# Source text

>>>>>

SITA’s chief executive of airports and borders David Lavorel tells FlightGlobal how the pandemic led to a reprioritisation of technology investments, focused on supporting the recovery but still with an eye on longer-term gains

The reactivation of parked aircraft and the repopulation of desolate airport facilities may be the public-facing images of the air travel recovery from Covid-19, but a new-found appreciation for often-unseen technology is underpinning the reopening of markets.

For air transport IT specialist SITA, that means stakeholders are showing enthusiasm for solutions with immediate and longer-term benefits – despite the financial pressures faced by the sector. 

“The pandemic has helped to wake up boards and executives to the importance of technology,” says SITA’s chief executive of airports and borders – and interim company chief executive – David Lavorel during a late-January interview. “The crisis has put a lot of financial strain on the industry and hence has pushed people to be more open to new ways of working and more disruptive approaches.”

<<<<<

# Data excerpts

>>>>>

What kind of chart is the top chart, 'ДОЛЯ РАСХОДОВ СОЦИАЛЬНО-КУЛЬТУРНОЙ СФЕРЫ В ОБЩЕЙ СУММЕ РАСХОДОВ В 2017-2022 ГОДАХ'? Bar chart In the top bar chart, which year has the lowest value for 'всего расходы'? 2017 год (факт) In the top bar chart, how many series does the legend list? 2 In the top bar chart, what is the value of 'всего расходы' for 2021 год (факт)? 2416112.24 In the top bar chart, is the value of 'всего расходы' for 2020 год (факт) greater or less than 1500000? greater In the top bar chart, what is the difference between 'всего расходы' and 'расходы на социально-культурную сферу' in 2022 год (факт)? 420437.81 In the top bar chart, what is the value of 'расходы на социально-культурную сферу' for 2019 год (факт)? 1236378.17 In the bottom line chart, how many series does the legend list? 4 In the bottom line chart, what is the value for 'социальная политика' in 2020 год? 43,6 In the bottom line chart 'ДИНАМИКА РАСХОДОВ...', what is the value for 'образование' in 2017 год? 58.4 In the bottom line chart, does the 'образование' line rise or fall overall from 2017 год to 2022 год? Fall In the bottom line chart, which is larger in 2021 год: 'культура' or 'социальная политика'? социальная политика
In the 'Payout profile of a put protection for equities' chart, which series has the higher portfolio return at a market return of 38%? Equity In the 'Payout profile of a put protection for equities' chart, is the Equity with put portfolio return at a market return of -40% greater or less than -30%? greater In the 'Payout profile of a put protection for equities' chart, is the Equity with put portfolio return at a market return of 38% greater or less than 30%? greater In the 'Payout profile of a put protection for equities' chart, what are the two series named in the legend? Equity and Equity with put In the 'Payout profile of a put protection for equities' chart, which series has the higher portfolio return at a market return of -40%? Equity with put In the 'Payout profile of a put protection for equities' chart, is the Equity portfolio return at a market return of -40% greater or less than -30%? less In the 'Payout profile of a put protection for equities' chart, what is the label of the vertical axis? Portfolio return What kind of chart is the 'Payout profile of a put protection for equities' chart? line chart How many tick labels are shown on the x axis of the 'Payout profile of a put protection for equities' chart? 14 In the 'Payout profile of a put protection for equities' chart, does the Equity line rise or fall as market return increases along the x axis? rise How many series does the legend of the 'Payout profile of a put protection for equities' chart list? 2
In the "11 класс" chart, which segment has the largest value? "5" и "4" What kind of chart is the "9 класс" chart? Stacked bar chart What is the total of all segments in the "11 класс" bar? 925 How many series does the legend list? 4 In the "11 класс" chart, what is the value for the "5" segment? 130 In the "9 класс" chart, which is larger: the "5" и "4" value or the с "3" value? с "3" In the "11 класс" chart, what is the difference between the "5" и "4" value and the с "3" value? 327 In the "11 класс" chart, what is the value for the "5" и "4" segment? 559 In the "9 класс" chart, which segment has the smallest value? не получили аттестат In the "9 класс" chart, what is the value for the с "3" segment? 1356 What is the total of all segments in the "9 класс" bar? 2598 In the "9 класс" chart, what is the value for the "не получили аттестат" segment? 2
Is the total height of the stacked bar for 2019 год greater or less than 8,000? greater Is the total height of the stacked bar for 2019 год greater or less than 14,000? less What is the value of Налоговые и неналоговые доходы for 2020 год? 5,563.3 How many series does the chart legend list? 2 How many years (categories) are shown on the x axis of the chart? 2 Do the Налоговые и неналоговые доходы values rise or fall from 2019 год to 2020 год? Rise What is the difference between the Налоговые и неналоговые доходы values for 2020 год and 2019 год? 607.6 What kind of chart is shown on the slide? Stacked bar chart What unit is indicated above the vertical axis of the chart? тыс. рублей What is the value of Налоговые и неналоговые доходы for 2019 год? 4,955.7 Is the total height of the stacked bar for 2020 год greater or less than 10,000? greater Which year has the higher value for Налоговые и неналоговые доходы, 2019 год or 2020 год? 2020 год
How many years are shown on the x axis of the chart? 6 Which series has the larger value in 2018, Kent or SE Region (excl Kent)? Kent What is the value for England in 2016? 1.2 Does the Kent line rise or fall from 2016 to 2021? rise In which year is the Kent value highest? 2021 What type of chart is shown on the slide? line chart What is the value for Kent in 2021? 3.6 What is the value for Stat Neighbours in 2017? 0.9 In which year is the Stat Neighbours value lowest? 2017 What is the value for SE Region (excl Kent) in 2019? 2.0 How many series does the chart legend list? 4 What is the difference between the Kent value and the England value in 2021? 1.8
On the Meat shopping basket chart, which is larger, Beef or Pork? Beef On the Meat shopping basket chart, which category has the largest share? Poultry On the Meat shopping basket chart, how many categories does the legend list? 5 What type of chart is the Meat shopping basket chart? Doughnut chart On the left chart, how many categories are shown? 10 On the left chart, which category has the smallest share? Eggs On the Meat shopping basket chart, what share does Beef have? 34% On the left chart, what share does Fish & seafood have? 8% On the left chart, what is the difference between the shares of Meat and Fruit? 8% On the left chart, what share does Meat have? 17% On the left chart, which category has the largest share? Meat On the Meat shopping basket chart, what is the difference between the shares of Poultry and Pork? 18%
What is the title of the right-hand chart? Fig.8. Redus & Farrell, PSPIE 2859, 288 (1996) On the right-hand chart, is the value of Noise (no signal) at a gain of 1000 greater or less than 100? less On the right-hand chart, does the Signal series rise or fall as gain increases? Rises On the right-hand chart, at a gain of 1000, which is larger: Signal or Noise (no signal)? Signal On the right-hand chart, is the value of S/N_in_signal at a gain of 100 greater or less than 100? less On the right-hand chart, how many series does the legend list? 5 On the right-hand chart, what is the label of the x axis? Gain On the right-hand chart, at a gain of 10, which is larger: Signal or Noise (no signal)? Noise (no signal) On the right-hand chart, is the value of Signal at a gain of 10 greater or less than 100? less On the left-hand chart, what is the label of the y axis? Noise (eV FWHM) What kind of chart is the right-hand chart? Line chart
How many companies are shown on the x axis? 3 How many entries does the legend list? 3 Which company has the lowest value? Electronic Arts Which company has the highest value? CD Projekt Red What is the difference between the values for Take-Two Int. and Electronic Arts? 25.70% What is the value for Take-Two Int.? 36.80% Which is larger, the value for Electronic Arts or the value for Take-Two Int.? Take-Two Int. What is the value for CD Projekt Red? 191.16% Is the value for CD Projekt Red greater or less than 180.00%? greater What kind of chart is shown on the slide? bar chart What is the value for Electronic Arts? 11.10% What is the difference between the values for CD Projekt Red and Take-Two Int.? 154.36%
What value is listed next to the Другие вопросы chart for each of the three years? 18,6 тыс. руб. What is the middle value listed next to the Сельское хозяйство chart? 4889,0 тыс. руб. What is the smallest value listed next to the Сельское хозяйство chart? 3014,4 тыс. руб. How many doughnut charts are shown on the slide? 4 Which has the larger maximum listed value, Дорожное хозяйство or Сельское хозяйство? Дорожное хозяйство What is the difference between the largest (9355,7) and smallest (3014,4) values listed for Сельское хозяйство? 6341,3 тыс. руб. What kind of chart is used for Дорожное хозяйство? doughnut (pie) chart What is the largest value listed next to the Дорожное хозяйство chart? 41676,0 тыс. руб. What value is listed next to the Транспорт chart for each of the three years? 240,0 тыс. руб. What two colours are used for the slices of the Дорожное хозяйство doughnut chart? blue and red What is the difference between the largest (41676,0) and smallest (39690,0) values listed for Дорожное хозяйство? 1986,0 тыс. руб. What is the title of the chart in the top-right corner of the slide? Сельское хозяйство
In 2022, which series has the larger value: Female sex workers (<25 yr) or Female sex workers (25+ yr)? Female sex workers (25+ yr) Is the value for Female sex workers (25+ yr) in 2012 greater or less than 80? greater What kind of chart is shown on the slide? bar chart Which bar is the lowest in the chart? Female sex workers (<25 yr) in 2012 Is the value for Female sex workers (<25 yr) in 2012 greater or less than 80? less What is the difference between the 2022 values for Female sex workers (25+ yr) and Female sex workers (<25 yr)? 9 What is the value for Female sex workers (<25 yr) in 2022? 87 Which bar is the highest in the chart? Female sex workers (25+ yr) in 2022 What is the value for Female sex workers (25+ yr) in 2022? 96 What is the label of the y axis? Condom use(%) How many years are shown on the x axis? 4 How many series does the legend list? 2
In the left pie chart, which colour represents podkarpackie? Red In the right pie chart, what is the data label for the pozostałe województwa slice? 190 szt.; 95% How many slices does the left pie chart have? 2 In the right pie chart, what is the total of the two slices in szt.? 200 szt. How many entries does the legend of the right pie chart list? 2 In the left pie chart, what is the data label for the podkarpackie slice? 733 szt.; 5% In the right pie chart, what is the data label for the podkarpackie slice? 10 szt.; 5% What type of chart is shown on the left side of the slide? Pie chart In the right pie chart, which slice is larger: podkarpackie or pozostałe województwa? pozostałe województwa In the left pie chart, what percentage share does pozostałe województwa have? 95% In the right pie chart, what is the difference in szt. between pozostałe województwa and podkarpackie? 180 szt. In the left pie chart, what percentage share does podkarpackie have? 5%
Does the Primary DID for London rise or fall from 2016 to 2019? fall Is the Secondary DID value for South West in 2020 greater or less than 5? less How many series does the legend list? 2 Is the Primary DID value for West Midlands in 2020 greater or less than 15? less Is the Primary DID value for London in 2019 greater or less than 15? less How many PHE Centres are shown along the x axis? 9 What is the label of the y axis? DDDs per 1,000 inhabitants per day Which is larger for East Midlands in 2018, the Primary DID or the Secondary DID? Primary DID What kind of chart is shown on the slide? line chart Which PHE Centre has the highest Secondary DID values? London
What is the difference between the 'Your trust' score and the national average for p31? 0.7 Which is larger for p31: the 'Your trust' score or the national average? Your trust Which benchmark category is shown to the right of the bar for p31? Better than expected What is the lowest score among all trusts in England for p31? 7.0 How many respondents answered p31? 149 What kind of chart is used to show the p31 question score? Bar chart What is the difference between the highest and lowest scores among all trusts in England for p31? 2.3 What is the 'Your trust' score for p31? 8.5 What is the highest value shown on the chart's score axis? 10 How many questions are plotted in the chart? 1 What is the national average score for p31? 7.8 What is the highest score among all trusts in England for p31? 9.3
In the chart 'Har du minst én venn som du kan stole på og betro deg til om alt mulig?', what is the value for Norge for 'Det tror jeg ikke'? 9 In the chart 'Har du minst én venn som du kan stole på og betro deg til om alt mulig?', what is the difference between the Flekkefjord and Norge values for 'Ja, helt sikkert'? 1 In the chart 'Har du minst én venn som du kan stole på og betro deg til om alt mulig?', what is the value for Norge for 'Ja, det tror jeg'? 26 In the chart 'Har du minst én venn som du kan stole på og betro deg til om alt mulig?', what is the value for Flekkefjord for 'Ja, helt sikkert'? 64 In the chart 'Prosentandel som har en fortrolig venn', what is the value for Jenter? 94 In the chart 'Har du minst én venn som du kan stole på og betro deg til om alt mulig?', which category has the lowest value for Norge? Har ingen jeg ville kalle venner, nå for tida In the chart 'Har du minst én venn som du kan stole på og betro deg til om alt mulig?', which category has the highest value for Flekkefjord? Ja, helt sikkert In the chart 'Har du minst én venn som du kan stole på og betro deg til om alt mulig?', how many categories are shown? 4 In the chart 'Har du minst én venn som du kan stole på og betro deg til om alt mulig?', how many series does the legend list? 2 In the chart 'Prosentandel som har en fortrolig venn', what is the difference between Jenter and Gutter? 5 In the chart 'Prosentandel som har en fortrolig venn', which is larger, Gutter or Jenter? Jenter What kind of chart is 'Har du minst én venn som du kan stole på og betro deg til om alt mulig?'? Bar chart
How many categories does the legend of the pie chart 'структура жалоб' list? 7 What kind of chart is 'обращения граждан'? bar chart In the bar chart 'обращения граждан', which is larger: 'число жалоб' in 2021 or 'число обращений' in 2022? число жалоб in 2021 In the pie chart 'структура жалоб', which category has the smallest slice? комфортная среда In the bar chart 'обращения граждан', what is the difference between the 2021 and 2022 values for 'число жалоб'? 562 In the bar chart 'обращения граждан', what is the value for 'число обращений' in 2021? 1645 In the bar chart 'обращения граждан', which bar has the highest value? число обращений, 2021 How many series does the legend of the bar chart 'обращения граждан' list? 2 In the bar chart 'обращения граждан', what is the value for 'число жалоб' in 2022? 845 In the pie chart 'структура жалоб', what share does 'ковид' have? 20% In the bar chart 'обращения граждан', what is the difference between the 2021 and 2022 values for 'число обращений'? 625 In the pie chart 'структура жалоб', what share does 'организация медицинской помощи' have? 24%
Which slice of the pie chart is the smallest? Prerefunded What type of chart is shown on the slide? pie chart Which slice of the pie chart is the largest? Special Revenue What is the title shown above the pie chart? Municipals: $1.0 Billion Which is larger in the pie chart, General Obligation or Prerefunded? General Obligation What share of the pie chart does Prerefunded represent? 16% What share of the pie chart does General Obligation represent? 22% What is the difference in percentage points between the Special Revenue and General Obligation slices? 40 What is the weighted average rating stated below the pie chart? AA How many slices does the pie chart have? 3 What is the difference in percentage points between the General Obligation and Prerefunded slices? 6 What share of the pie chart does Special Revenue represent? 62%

<<<<<

# Your assignment
Print everything in the SITA interview text from "SITA’s chief executive of airports and borders David" down to "reopening of markets.", word for word.

# Solution
SITA’s chief executive of airports and borders David Lavorel tells FlightGlobal how the pandemic led to a reprioritisation of technology investments, focused on supporting the recovery but still with an eye on longer-term gains

The reactivation of parked aircraft and the repopulation of desolate airport facilities may be the public-facing images of the air travel recovery from Covid-19, but a new-found appreciation for often-unseen technology is underpinning the reopening of markets.